Consumer demand for nonalcoholic beer has surged due to health and wellness trends. According to a 2024 Statista forecast published in 2024, nonalcoholic beer production in the U.S. has grown for 10 consecutive years and is projected to increase another 13.5 percent by 2029. In Germany, nonalcoholic beer makes up roughly 5 percent of the beer market and is even marketed as a post-workout beverage.
Despite this momentum and although brands are getting much better, Maust said, flavor remains a key hurdle. “A common barrier to adoption in the U.S. is the perception that nonalcoholic beers lack flavor and depth compared to their full-strength counterparts,” Maust said.
Lafontaine has been studying nonalcoholic beer since 2019, with earlier work focused on characterizing commercial products to understand which flavor chemistry and sensory attributes of existing nonalcoholic beers best matched consumer expectations. This new study marks a significant evolution, Lafontaine said, by moving from analyzing finished beers to actively developing and evaluating nonalcoholic beer formulations in the lab. The work builds on Lafontaine’s previous research published in 2020 looking at factors that influence flavor and American consumer preference toward nonalcoholic beer.

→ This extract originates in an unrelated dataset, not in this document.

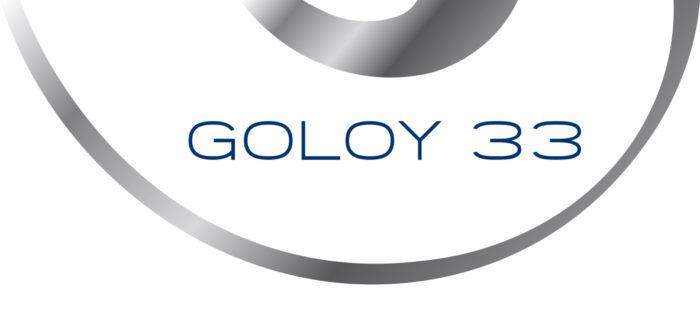 Sie sehen das Logo der GOLOY Pflegelinie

Up to this point, Lafontaine said, most beverage design work in the nonalcoholic beer category has been to develop them as “lager-like “But the Lafontaine Lab team wanted to see what maltose-negative yeasts might be suitable to replicate other full-strength commercial styles, including pale ale, lager and wheat beers. To match up their experimental maltose-negative beers with these commercial styles, the researchers used sensomics, a combination of chemical and sensory analyses.